LucidEra is targeting firms with annual revenue of $20 million to $500 million and 100 to 1,000 employees, says chief executive Ken Rudin. These smaller companies face multiple problems. Not only do they have to pay a lot to get the on-site software installed, they also need to pay extra IT costs to keep the software running once it’s installed, as well as pay consultants to keep analyzing the data for them, he SAYS [tells us].
Rudin says he saw the problem first-hand, while running his own business intelligence consultancy. His staff would go to a company, install hardware and software, then discover six months later that the system had fallen apart.
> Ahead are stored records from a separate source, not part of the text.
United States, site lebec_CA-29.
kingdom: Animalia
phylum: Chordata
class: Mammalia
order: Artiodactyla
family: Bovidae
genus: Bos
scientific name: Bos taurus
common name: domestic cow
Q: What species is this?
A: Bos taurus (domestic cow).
One client at the time told him it was like “trying to manage a nuclear reactor when I just want electricity,” he says.
LucidEra began offering a “forecast-to-billing” service last quarter, aimed at improving a company’s sale cycle. The company didn’t divulge further details on growth and revenue.
The company says it isn’t concerned about the dominant business intelligence companies moving down-market. Its larger competitors have a difficult time turning their on-site technology into a web-based service, according to Rudin. The chief executive of Business Objects appears to agree, suggesting on this blog that his company is looking to make acquisitions.
Besides competitors, the biggest risk for LucidEra is that people still won’t use it: The rap on business intelligence is that it costs precious resources while sometimes delivering “reports almost no one reads.”
The market for web-based business intelligence services is roughly equal to that of web-based CRM software, estimates Crosslink Capital investor Peter Rip, or around $600 million, and growing 30 percent compounded for the next five years, he says.
The round was led by Crosslink Capital, joined by existing investors Benchmark Capital and Matrix Partners.
Rip will join LucidEra’s board of directors with this investment. Last month, he wrote a poignant blog post about deciding to invest in the company, calling the deal “love at first sight.”